#### Extract to read:

§ §

But can vitamins actually be bad for your health?

It seems that your daily pill can do more harm than good. Indeed, last week saw the revelation that fish oil capsules have been linked to high levels of prostate cancer - a shock for the millions who take fish oils or omega-3 fatty acids every day in the quest to ease joint pain, improve heart health and fight mental decline.

A study of more than 2,000 men found that those with the highest levels of omega-3 in their blood were 71 per cent more likely to develop the most lethal form of prostate cancer, and 44 per cent more likely to develop low-grade prostate cancer.

And it’s not just omega-3 that is under scrutiny. According to Dr Alan Kristal, who led the study at the Fred Hutchinson Cancer Research Centre in Seattle, there is surprisingly little evidence that any vitamin or mineral pills prevent disease - unless people are suffering from a nutrient deficiency.

‘As we do more and more of these studies, we find high doses of supplements have no effect or increase the risk of the disease you are trying to prevent,’ he says. Yet millions of busy Britons take vitamins to compensate for a poor diet.

One in three of us takes a supplement, and we spend about £209 million a year on vitamin pills. The message last week from experts was not to panic.

For most people, taking multivitamin and mineral supplements at the recommended dose is safe.

So amid all this confusing and sometimes contradictory advice, which supplements work and, more importantly, which ones are safe?


While they might be the most wide-ranging supplement in the UK - providing 100 per cent of our daily allowance of everything from vitamin B to copper - there is little evidence that they do any good.

In 2010, French researchers followed 8,000 volunteers who had taken either a multivitamin or a dummy placebo pill for six years.

They found that those who popped the vitamin pill were just as likely to suffer heart disease or cancer as those taking the placebo.

§ §

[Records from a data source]
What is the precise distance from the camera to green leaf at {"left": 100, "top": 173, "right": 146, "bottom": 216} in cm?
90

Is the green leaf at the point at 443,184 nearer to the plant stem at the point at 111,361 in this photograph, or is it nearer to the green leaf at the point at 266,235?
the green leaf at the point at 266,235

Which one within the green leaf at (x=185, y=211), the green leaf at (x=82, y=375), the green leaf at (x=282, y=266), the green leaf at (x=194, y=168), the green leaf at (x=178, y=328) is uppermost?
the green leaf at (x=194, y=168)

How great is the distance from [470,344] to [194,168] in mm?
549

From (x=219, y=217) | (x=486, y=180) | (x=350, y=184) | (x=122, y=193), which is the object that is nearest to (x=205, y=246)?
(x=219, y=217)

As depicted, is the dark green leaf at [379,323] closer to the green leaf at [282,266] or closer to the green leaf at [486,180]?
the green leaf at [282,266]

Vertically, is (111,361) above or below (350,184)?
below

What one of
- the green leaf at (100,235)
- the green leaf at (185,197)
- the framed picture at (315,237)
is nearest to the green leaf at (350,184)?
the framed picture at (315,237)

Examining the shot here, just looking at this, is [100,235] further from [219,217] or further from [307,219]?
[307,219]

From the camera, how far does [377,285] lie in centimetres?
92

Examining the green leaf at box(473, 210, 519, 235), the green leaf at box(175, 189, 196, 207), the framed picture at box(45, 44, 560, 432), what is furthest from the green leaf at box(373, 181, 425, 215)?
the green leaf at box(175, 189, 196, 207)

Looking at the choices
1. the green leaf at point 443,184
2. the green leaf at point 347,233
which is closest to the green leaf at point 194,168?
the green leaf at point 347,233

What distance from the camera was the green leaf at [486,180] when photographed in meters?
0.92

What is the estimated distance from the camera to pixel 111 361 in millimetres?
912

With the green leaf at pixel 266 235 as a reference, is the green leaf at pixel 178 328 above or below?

§ §

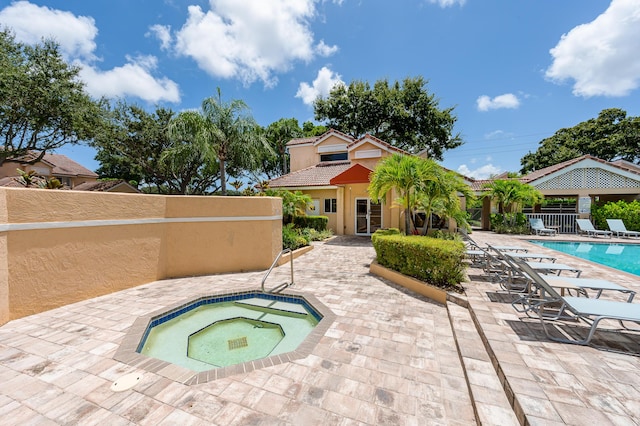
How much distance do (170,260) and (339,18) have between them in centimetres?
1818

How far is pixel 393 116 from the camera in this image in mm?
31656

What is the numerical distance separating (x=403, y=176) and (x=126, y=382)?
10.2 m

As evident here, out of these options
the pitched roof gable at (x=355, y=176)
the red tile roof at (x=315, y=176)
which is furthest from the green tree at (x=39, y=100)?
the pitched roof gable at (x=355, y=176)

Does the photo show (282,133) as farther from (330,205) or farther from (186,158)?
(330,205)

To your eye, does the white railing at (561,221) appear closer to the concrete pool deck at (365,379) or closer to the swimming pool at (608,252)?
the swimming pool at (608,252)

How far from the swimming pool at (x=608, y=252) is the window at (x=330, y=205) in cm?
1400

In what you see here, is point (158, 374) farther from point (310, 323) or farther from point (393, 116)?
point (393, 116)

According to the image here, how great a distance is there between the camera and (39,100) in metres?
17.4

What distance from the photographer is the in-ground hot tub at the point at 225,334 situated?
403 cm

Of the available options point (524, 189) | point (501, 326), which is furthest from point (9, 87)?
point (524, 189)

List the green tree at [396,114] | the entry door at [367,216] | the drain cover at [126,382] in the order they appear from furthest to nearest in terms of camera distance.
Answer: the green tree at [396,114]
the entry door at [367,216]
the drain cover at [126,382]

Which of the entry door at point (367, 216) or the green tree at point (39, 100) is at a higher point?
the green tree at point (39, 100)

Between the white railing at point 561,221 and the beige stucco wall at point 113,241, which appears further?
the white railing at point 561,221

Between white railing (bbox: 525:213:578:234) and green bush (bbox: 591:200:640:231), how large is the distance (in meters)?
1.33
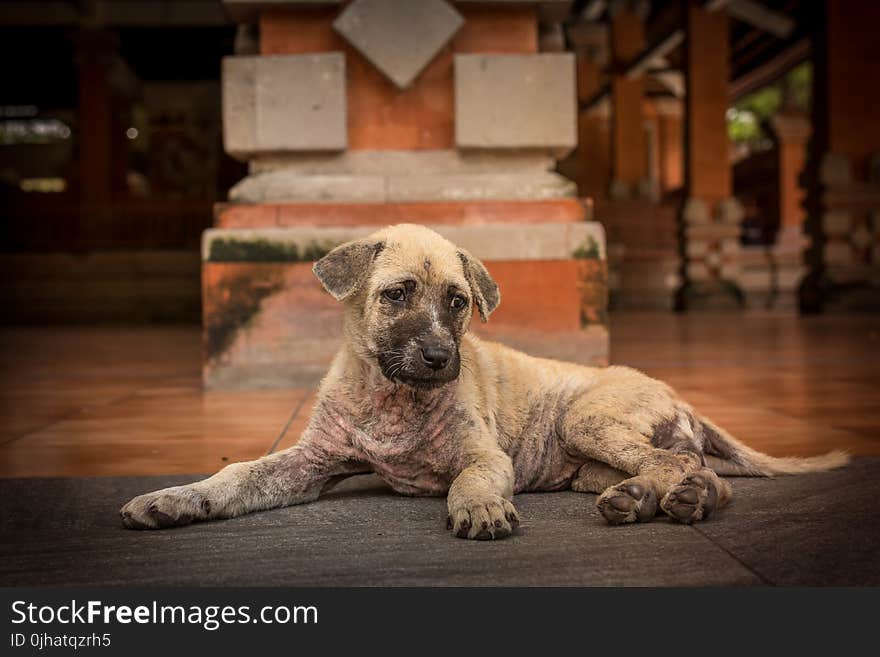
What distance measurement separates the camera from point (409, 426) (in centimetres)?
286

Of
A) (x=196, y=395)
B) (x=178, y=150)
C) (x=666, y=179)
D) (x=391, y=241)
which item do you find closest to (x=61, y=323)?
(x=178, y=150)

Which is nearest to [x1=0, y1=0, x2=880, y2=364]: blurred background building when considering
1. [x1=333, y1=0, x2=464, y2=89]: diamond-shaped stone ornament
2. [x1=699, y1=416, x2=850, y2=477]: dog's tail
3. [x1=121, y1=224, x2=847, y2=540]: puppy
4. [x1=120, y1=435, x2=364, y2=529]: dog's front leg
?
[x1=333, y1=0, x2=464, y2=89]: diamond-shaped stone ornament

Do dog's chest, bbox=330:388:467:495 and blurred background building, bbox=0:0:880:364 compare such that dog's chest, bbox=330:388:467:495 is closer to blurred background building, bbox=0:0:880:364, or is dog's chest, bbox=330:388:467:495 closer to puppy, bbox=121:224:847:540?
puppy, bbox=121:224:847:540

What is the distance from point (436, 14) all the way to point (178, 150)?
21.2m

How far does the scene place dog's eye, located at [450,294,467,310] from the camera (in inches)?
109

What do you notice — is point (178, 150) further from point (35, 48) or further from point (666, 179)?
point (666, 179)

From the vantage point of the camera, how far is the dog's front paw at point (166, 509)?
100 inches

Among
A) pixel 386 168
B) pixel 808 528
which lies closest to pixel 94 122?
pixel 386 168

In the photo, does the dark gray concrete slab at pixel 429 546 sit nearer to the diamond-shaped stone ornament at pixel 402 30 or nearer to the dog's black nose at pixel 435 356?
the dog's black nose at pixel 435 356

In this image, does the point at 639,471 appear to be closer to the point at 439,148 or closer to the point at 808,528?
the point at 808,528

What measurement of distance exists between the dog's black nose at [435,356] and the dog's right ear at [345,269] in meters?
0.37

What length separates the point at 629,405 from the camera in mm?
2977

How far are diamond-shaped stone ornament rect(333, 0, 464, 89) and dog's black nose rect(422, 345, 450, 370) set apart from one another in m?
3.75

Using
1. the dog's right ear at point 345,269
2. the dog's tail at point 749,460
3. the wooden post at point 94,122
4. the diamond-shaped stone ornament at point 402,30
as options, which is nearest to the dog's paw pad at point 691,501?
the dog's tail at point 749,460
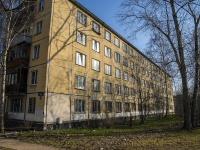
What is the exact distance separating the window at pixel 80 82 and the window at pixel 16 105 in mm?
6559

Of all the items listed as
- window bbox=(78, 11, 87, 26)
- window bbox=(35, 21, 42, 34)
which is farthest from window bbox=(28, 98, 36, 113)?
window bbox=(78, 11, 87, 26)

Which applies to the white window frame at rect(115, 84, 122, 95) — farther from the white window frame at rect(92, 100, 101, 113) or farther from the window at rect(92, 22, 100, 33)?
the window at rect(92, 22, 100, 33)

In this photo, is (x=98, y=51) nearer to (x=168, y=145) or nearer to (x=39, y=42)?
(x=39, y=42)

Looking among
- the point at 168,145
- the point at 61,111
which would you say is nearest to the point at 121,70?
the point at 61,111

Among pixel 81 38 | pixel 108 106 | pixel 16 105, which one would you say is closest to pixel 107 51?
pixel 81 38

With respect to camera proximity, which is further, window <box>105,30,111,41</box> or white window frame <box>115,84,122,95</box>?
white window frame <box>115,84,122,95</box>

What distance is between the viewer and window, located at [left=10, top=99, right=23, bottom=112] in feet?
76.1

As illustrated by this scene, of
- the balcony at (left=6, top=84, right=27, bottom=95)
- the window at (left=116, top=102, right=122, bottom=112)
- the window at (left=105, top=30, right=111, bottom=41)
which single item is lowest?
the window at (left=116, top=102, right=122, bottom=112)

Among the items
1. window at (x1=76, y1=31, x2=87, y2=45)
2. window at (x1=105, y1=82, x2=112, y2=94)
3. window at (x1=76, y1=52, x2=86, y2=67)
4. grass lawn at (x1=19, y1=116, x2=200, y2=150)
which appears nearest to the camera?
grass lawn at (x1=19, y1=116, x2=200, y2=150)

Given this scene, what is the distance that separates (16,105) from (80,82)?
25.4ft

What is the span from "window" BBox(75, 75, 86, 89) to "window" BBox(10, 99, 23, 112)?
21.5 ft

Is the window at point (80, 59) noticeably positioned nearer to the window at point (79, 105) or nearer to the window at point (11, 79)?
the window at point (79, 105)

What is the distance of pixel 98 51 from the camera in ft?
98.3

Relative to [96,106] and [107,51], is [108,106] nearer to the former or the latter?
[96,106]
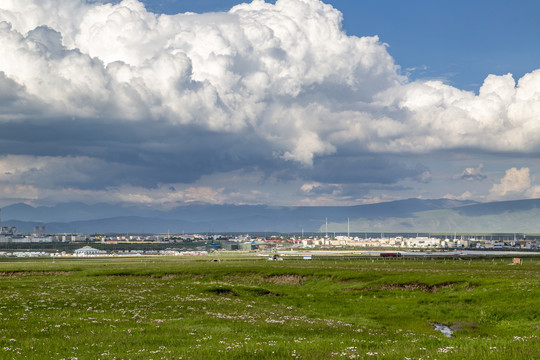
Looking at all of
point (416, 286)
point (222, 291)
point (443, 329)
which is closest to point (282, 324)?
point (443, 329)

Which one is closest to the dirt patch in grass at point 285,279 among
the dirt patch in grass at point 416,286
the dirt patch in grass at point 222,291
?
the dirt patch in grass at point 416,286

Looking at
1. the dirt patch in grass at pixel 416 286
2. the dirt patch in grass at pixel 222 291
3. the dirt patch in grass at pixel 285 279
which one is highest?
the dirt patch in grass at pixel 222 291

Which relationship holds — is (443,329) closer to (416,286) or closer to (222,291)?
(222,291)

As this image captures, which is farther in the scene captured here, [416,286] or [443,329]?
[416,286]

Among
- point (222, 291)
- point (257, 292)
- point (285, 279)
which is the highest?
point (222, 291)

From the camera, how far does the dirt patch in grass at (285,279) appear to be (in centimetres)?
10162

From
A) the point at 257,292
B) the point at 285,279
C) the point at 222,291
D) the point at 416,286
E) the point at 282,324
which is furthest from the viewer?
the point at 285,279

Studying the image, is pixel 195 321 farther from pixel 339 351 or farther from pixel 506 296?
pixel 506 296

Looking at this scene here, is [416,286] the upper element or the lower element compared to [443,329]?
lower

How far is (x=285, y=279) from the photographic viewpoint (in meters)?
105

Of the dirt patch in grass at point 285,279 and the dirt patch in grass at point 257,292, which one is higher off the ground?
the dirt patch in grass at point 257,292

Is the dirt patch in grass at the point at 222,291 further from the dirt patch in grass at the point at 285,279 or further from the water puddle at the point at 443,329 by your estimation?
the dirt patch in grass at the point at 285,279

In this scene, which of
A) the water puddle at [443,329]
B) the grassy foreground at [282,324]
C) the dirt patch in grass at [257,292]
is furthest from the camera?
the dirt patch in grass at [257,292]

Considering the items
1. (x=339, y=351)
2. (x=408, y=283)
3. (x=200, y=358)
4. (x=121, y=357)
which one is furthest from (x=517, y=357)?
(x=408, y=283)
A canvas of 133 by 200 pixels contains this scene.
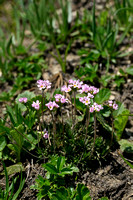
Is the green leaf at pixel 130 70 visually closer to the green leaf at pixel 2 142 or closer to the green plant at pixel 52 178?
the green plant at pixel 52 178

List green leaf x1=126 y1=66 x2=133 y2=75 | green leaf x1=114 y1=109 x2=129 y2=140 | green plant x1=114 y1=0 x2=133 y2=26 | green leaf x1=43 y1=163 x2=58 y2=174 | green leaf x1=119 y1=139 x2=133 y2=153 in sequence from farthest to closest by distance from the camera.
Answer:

§ §

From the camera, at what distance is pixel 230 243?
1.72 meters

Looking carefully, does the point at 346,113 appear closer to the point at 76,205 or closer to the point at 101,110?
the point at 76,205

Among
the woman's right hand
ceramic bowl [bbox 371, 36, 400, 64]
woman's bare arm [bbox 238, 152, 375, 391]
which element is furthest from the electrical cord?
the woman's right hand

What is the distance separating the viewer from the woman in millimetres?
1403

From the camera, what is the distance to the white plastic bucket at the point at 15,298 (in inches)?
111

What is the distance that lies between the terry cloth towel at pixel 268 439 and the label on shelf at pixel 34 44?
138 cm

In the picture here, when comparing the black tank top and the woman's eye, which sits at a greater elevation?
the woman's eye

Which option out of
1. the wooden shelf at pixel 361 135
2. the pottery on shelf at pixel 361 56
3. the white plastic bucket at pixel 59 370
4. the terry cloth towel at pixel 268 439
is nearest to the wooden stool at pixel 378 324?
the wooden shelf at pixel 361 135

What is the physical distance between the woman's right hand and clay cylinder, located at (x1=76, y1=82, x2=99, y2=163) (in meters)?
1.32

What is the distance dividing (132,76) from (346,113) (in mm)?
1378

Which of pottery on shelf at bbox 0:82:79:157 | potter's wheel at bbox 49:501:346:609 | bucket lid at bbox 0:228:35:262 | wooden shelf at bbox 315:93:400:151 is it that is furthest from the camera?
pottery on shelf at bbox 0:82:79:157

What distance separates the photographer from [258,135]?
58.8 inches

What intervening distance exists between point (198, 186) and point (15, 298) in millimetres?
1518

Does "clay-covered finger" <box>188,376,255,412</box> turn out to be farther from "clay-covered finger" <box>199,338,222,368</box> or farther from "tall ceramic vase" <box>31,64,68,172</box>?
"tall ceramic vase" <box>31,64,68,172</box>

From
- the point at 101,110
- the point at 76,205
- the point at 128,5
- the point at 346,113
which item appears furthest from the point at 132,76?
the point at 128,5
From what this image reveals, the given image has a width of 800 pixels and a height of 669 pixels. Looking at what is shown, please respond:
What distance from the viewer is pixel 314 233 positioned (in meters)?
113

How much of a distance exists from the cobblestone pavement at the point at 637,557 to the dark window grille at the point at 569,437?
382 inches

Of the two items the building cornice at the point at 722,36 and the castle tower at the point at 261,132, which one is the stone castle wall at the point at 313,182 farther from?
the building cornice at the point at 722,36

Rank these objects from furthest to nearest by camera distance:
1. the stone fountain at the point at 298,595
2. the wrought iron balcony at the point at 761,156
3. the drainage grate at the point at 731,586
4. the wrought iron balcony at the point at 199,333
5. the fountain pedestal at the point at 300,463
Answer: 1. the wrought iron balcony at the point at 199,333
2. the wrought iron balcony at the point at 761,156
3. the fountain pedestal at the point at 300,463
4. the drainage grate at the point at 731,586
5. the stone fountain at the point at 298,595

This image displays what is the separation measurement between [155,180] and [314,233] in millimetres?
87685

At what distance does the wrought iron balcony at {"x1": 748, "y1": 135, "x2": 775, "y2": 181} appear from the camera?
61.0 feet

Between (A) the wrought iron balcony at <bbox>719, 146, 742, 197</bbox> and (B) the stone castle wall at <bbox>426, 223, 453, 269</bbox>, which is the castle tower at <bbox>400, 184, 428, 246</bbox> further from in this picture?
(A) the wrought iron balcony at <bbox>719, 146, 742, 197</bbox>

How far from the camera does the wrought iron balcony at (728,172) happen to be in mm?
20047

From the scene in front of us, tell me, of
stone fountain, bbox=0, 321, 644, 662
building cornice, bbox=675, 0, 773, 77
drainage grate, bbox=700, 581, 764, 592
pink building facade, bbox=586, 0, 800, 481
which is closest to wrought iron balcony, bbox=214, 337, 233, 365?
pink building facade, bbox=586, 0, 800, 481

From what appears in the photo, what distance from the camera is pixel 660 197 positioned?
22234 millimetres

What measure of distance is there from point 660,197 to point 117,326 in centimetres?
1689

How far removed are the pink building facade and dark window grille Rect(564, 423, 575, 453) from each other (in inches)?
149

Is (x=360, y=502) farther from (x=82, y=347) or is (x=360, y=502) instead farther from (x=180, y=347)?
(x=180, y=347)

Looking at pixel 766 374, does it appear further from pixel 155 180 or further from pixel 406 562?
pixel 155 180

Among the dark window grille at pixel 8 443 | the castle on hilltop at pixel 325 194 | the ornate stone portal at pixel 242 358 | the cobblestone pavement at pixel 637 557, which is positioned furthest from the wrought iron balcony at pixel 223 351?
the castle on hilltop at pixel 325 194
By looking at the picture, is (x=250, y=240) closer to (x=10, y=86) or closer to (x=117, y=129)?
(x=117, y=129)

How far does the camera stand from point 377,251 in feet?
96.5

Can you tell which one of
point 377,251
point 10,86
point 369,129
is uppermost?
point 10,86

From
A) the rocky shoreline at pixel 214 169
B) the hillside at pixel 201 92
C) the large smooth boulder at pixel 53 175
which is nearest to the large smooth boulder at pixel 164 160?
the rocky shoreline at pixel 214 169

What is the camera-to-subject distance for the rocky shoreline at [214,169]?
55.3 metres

§ §

#### Tasks for this exercise:
1. According to the article on vitamin supplements, why did the link between fish oil capsules and prostate cancer come as a shock?
2. Answer the following questions from the article on vitamin supplements:
(a) How many men took part in the study of omega-3 levels?
(b) About how much is spent each year on vitamin pills?
(c) For how long did the volunteers in the 2010 French study take either a multivitamin or a placebo?
3. List every benefit that, according to the article on vitamin supplements, people seek by taking fish oils or omega-3 fatty acids.
The data bear no relation to the article on vitamin supplements.

#### Answers to the problems:
1. It was a shock because millions of people take fish oils or omega-3 fatty acids every day. They do so hoping to ease joint pain, improve heart health and fight mental decline.

2.
(a) More than 2,000 men.
(b) About £209 million a year.
(c) Six years.

3.
- Easing joint pain
- Improving heart health
- Fighting mental decline